Someone left the yard and I did not notice since I was stupidly vacuuming and I can't hear well even without the added noise. Luckily my husband came home and alerted me to the escapee. I went outside, called and whistled - he was no where in sight. I went into the garage to get some things and suddenly I could tell him was coming home at full speed. He'd gone up the hill to visit the neighbors and mooch. Down the road, almost missed our driveway and then came storming up to me to see what I wanted.
Treats were given and much praise.
Here's the rest of the story - a picture of my escapee. He's 21 and quite the character. If only I could convince my dogs to come as well as he does.


----------



## LibertyME (Jan 6, 2007)

Great picture and great story.....no matter why they wander...when the dear ones return - always treats and praise!


----------



## Oaklys Dad (Dec 28, 2005)

That was funny. Glad he has great recall. I was expecting a dog in the picture though. :


----------



## BeauShel (May 20, 2007)

I expected a dog too. Even better that your horse has such great recall. Maybe he has to have a talk with the dogs.


----------



## coppers-mom (Jan 9, 2009)

It is unusual for a horse to come running when you call and (of course) that's why I didn't put in the punchline until the end. Quite a few are actually hard to catch!
He has returned when I call before, but never at full speed! There is only one person above me and Cotton likes to go munch on his lawn. I'll have to make sure no one is coming up the road before I call him again. Luckily he is extremely food motivated so the treats will have reinforced the recall. I bought a new bag yesterday.:


----------



## fostermom (Sep 6, 2007)

That is great! Is he an Arab? What a good looking boy!


----------



## coppers-mom (Jan 9, 2009)

thanks fostermom - he's a Polish Arab as best I can figure his pedigree. He was a riding stable reject (learned to throw his rider and return to the barn alone) and I bought him to keep him from going to an auction. I retrained him as if he'd never been ridden before and we get along great. He will still try to buck me off periodically though - usually if he is startled or when I'm trying to pull him in from a run. Once a bucker - always a bucker IMO.
Here's an Arab "look".


----------



## S-Dog's Mom (Jan 9, 2009)

_(learned to throw his rider and return to the barn alone)_ 

LOL... I used to have a pony that did that.... Except he didn't bother throwing the rider, he'd just ignore all else and head for the barn, rider intact or not....


----------



## fostermom (Sep 6, 2007)

I used to have an Arab. We got him at 5 after he flipped over and broke his rider's back. He was ring sour and had never been out of a barn/ring in his whole life.

We took him home, walked the fence line with him, turned him loose and he ran for an hour straight. Once we got him settled in, I started doing competitive trail riding. He was a natural and usually a blue ribbon winner. The only times he didn't win, it was my fault for my riding him improperly or not conditioning him correctly.

Arabs to me are the goldens of the horse world.

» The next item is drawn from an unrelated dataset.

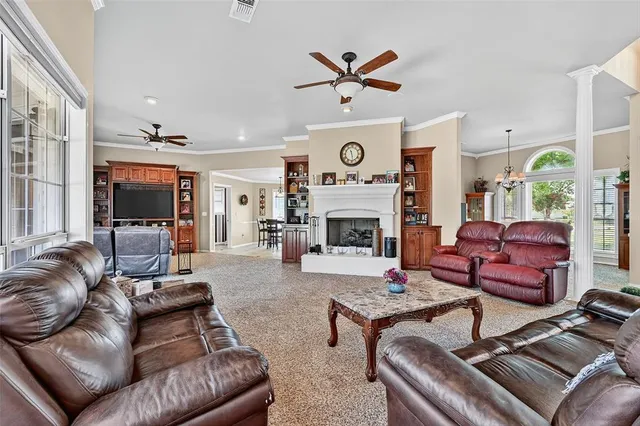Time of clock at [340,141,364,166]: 11:28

They are great animals as long as they are not abused.


----------



## K9Lover (May 6, 2009)

Gorgeous AND well trained! :rockon: 

I owned a dapple grey years ago. Coloring looked similar. 

You look so happy in that photo!


----------



## coppers-mom (Jan 9, 2009)

We were riding in a hunter pace last fall in that picture. It was the first time we'd been out in a while and a wonderful day! We both had fun. Cottonball was admiring his reflection in the water and didn't want to leave the water hazard.
Hunter paces are timed events that has an optimum time to complete an 8 - 12 mile cross country course. Closest time to optimum wins. I believe we were way too fast that day (on a 10 mile course) and were out of the ribbons. He wanted to go! Not bad for (at that time) a 20 year old. I pretty much let him set the pace. He's older and I don't want to overdo him. We've gotten a couple of ribbons this year (2nd and 5th), but if we don't it's no big deal.
Fostermom: _Arabs to me are the goldens of the horse world. They are great animals as long as they are not abused. _
Sounds like you had a great arab too. I thought about trying competitive trail, but I don't think I could handle the distances so we stick to hunter paces and occasional fun shows. Arabs don't accept abuse like some horses do - I wish they all refused to be handled abusively!
Cotton's a big pet. That's why he was loose in the yard (mowing for me) and could wander off. I'll keep my eye on him in the future. The neighbor's wife doesn't want him mowing and fertilizing her lawn.:


----------



## coppers-mom (Jan 9, 2009)

The booger got loose again last night.

The fence was not down at all and the charger was on. I can only guess he is crawling under it to go eat the neighbor's grass.

I added a middle strand of tape after he got out a couple of weeks ago and went next door at 5am. The older lady thought a racoon was in her trash. She screamed when she saw Cotton so he got scared and took off. Right to me since I was already out looking for him (his pasture mate is a tattletale thank goodness).

I just got back from Tractor Supply with more tape and a new battery for my charger. It has not been sunny here for a few days, but it supposed to hold it's charge for 2 weeks.

Once again hje came running home as soon as I called and whistled for him - of course it was breakfast time.


----------



## timberwolf (Apr 1, 2009)

What a great story!!!
I would have loved to have seen him running home


----------



## coppers-mom (Jan 9, 2009)

He did it again.
I was having hay delivered and they took out the gate post.

He went next door and wouldn't come home this time. I went over with a bucket of feed and he still wouldn't come home. By the time I got a halter and headed back over, he was in my yard with a puzzled expression on his face.

The neighbors were gone, but I'm pretty sure he left a calling card. I guess his recall isn't quite as good as I thought.


----------